This is a betrayal of the promises on which water was originally privatised in the 1980s; we were told that private investment would lead to a modernised water system – leak-free and unpolluted.

We were also told that our bills would be cheaper and the privatised firms’ latest demand puts the lie to that.

And the simple fact is that we have no reason to believe the privatised firms’ claims that they will use the money from increased bills on infrastructure improvements. They’re far more likely to increase their shareholder dividends instead.

The saddest part of this is the fact that the government point-blank refuses to entertain any re-nationalisation hopes.

That might be expected from a Conservative administration – Tories are the arch-privatisers, after all – but Keir Starmer’s Labour Party won’t do it either.
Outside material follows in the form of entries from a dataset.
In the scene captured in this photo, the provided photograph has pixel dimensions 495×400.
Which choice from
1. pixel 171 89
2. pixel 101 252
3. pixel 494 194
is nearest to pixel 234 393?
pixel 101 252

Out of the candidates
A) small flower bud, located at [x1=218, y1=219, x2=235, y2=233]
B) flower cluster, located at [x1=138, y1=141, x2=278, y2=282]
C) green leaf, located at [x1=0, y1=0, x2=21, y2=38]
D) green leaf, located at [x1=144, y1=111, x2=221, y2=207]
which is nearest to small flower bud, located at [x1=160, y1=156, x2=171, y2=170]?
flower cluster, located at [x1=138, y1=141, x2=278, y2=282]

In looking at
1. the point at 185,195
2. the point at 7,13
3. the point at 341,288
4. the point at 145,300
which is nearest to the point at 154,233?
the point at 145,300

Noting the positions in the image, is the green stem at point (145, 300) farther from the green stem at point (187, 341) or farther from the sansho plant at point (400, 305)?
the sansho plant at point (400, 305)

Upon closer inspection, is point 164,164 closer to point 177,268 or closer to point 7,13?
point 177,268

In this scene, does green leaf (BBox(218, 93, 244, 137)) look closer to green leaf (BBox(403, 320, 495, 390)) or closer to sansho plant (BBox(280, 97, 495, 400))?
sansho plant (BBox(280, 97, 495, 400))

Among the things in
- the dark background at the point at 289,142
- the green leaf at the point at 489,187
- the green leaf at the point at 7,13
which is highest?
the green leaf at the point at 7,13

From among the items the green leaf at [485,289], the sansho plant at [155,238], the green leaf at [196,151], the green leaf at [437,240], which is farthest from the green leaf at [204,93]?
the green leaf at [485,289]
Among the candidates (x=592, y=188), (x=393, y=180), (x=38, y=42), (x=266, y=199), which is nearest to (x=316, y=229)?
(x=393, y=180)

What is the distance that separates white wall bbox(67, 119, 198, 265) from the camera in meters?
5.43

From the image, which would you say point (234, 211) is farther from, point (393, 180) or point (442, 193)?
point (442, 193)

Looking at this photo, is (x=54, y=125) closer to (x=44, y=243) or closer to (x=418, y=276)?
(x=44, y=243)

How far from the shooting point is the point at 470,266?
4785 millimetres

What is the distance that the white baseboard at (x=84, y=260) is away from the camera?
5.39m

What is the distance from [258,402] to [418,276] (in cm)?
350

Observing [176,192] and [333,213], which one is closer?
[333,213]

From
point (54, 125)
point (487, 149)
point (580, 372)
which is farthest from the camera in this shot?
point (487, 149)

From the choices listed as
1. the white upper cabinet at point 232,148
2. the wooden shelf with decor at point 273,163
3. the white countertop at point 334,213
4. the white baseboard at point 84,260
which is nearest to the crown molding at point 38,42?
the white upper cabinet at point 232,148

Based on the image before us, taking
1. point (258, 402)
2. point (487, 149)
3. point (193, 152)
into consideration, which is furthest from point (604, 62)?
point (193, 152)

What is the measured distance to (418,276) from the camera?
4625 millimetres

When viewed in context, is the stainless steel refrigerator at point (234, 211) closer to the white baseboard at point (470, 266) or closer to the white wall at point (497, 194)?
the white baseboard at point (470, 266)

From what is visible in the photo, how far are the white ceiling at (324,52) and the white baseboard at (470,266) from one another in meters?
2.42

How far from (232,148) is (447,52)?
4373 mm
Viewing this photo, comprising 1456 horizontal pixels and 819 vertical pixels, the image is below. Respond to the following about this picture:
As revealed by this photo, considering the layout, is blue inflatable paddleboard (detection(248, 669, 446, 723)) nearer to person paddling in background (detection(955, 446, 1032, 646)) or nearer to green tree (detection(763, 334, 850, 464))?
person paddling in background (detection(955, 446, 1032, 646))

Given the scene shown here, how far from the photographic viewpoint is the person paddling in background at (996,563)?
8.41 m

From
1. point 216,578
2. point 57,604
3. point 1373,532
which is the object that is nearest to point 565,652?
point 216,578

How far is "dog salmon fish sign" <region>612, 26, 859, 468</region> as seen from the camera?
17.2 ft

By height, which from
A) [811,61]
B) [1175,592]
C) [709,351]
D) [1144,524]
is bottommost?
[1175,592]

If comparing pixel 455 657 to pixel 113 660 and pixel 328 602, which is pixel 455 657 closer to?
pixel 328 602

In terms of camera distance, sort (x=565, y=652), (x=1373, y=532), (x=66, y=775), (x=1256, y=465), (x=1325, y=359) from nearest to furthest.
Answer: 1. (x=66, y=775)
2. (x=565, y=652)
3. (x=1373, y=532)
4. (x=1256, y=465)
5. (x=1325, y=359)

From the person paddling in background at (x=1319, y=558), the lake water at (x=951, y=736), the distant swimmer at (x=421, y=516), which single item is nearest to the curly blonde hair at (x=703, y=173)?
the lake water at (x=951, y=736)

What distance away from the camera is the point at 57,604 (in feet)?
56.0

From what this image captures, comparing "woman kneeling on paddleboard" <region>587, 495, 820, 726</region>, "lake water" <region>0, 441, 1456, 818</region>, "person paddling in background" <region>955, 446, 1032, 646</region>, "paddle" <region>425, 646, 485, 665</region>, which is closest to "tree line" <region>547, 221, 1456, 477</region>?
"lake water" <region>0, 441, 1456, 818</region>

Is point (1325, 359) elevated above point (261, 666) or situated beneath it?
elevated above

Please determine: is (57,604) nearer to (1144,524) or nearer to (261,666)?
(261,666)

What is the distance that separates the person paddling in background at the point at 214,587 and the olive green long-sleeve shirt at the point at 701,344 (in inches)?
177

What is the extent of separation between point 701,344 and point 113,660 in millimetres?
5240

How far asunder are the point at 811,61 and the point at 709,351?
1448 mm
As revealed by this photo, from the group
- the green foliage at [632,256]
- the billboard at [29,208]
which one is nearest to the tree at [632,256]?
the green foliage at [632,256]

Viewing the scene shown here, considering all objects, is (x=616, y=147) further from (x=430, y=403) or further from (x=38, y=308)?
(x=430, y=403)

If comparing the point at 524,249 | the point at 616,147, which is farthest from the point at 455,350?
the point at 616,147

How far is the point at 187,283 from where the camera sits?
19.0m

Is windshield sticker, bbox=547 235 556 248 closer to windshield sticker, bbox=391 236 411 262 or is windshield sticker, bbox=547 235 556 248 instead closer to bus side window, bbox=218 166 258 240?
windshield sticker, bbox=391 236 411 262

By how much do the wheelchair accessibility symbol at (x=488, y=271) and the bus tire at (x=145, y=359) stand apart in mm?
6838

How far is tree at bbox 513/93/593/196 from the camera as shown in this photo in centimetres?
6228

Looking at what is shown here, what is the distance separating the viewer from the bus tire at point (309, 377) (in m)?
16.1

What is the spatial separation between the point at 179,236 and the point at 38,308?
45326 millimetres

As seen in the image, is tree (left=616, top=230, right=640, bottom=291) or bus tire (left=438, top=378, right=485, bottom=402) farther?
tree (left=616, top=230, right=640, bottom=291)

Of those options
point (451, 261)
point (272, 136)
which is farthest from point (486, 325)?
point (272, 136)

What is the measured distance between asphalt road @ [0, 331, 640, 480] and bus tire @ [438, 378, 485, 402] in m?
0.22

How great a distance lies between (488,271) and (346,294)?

And this is insane. Think about the costs of borrowing to invest in improvements: This Writer has heard reports that borrowing as private companies will cost the water firms two-and-a-half times as much as if they were nationalised and borrowing under public sector conditions.

And there’s no guarantee that that money won’t go into the pockets of fatcat shareholders either. If these firms were re-nationalised, it would actually pay for improvements.

So much for Keir Starmer’s “Change”. It’s business as usual for the privatised firms – a grossly substandard service; rivers, lakes and other waterways clogged with poisonous human waste; and super-rich shareholders laughing all the way to the (offshore?) bank.

And how is this promoting economic growth?